A man nitpicks about his wife's thoughtless, inocuous comment. He's jealous of people who are more successful than he is. He's prone to a bit of road rage when he forgets himself. He's a good man who feels bad about himself. Why? Not because he's actually failed at anything. Just because his expectations are set too high, for himself and for others. How does that happen? Because no one ever quite taught him that being human means making mistakes, being vulnerable, failing at some things and not at others and that's OK.
Learning tolerance towards oneself and others should begin in early childhood. It comes from being accepted, supported when things go wrong and taught to learn from mishaps and mistakes and from being helped and praised rather than criticized,.How many children get that kind of treatment in their homes and schools? We're not talking about overindulgence, spoiling or false aggrandizement but honest feedback without shame or humiliation. We're talking about respect, which breeds self-respect.
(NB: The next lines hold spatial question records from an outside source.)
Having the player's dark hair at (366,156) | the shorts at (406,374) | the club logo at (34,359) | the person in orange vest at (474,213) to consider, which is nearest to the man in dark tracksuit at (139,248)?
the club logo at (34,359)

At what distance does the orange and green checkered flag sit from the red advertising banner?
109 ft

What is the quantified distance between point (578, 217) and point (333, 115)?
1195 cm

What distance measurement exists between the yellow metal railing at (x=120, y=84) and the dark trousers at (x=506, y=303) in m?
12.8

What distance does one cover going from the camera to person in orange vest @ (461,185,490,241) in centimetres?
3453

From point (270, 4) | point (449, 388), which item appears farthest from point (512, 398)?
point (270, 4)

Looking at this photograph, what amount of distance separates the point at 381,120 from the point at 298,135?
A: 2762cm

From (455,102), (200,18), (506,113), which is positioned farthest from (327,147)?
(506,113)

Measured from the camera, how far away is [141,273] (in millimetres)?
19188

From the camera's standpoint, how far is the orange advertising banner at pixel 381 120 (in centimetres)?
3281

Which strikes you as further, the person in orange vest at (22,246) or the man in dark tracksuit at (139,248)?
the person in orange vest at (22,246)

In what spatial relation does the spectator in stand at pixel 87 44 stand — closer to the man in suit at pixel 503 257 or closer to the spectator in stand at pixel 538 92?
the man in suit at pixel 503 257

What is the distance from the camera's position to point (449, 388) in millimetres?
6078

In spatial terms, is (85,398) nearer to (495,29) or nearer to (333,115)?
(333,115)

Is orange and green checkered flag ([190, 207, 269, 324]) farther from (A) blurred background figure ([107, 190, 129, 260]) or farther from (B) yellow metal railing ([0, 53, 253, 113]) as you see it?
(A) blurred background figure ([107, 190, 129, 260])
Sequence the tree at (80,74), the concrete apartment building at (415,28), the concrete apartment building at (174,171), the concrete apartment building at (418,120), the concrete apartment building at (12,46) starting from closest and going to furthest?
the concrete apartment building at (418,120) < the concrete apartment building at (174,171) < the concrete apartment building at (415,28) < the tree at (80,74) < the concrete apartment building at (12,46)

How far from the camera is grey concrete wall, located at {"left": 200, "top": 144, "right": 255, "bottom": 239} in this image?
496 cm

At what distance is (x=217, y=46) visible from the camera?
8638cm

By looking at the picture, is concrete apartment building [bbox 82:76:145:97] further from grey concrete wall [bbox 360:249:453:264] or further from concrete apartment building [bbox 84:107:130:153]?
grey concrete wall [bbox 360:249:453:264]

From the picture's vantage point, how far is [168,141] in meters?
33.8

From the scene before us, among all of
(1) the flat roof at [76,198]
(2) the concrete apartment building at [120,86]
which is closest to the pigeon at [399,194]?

Is it too late to help the man who feels like a loser at his worst and OK at his best? It's never too late for improvement. Someone needs to tell him that he can offer himself greater happiness and appreciation by expecting less of himself and others, acceopting and tolerating weakness, and comforting himself when things go wrong. As he grows in patience and becomes outwardly less demanding and disappointed, his inner rage will dissipate, and his potential for happiness will increase.